В заложенной в решение аргументации просматривались типичные для того круга руководителей идеологические установки. Помещенные в лагеря и тюрьмы люди квалифицировались как классово чуждые, «закоренелые, неисправимые враги советской власти». «Внутренняя партия» хорошо усвоила, что «кто не с нами, тот против нас», и охотно пользовалась крылатым выражением Максима Горького: «Если враг не сдается, его уничтожают».

Советское общество развивалось трудно, жило напряженно. Виновников этого партийно-государственная верхушка искала во всех непролетарских слоях и политических силах. Впрочем, в политическом представительстве трудящихся тоже.

Борьба классов между собой отождествлялась с насилием одного класса над всеми другими классами и социальными группами общества. Сталинщина развивалась по так понимаемой логике классовой борьбы как единственной формы общественной жизни. Обязывала теориеподобная концепция постоянного «обострения классовой борьбы». Была объявлена классовая война всем. В отношении целого ряда различных слоев и групп населения была отработана система идейно-политических ярлыков, предполагающих их отнесение к категории врагов советской «рабоче-крестьянской» власти. Правда, в этом клише в число опор власти зачислялась только беднота. Эти ярлыки функционировали в течение десятилетий и предусматривали политическое и уголовное репрессирование социальных чужаков, уничтожение их в качестве «врагов народа». Этот стереотип времен Великой Французской революции начал распространяться в России после Февральской революции, но абсолютную конфронтационную наполненность обрел и период разгула кровавых репрессий в 30-е годы.
-*-
Описание задачи :: Продолжите текст о сталинских репрессиях, начав сразу после его последнего предложения. Следующий материал не имеет никакого отношения к тексту о сталинских репрессиях.
-*-
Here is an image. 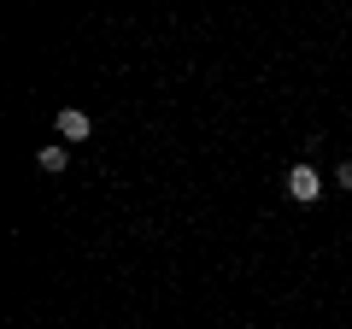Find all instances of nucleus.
<instances>
[{"label":"nucleus","instance_id":"obj_1","mask_svg":"<svg viewBox=\"0 0 352 329\" xmlns=\"http://www.w3.org/2000/svg\"><path fill=\"white\" fill-rule=\"evenodd\" d=\"M288 194H294L300 206H311L317 194H323V182H317V171H311V164H294V171H288Z\"/></svg>","mask_w":352,"mask_h":329},{"label":"nucleus","instance_id":"obj_2","mask_svg":"<svg viewBox=\"0 0 352 329\" xmlns=\"http://www.w3.org/2000/svg\"><path fill=\"white\" fill-rule=\"evenodd\" d=\"M59 136L65 141H88V136H94V118H88L82 106H65V112H59Z\"/></svg>","mask_w":352,"mask_h":329},{"label":"nucleus","instance_id":"obj_3","mask_svg":"<svg viewBox=\"0 0 352 329\" xmlns=\"http://www.w3.org/2000/svg\"><path fill=\"white\" fill-rule=\"evenodd\" d=\"M36 159H41V171H47V177H59L65 164H71V153H65V147H59V141H47V147H41V153H36Z\"/></svg>","mask_w":352,"mask_h":329},{"label":"nucleus","instance_id":"obj_4","mask_svg":"<svg viewBox=\"0 0 352 329\" xmlns=\"http://www.w3.org/2000/svg\"><path fill=\"white\" fill-rule=\"evenodd\" d=\"M335 182H340V189L352 194V159H346V164H340V171H335Z\"/></svg>","mask_w":352,"mask_h":329}]
</instances>
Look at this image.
-*-
Ответ на задание ::
Многопартийность существовала в Советской России формально и очень недолго. Любые другие партии и организации, кроме компартии, были зачислены в разряд контрреволюционных. Создав репрессивно-карательные органы и напрямую подчинив их своей политической воле, большевики развернули методичное уничтожение всех политических оппонентов: и так называемых белогвардейских, и социалистических (анархистов, эсеров, меньшевиков, трудовиков и прочих). В роли субъекта «революционной практики» выступил большевистский бюрократический партийно-государственный аппарат, который исполнял свои функции исключительно посредством диктатуры институционально-фетишизированной власти. Уже в январе—феврале 1918 г. циркуляры ВЧК предписывали «ликвидировать» эсеров, парализовать деятельность и дискредитировать меньшевиков путем предъявления им обвинений в должностных преступлениях. 26 мая 1921 г. Ленин рекомендовал Молотову как секретарю ЦК поручить ВЧК выработать план мер по «ликвидации» меньшевиков и эсеров, чистке самой партии от «нестойких коммунистов», аппарата власти в деревне и т.д. План был сверстан и направлен Ленину. Он предполагал массовые операции по «выкачиванию» эсеров из деревни, а меньшевиков – из рабочих районов в деревню. Партия эсеров прекратила свое существование в России в 1925 г., а последние небольшие группки меньшевиков исчезли к началу 30-х годов{17}. В оперативном приказе наркома внутренних дел Н.И. Ежова от 30 июля 1937 г. предписывалось после рассмотрения на «тройке» расстреливать или помещать в заключение сроком на 8—10 лет представителей бывших политических партий, членов «фашистских, террористических и шпионско-диверсионных формирований», осевших в деревне после отбытия заключения, уже содержавшихся в лагерях, трудовых поселениях и других подобных местах лиц.

Аналогичным образом в 30-е годы было репрессировано польское население Украины и Белоруссии, нередко на основании сфабрикованного обвинения в принадлежности к различным «контрреволюционным» центрам и организациям, в том числе к давно уже не существовавшей ПОВ – Польской организации войсковой.

Действия ВЧК/ГПУ/НКВД, «вооруженных частей партии», говоря словами Сталина (1926 г.), способствовали созданию в стране того климата истребления любых политических образований как «контрреволюционных», который в полной мере проявился в духе и лексике решения от 5 марта 1940 г.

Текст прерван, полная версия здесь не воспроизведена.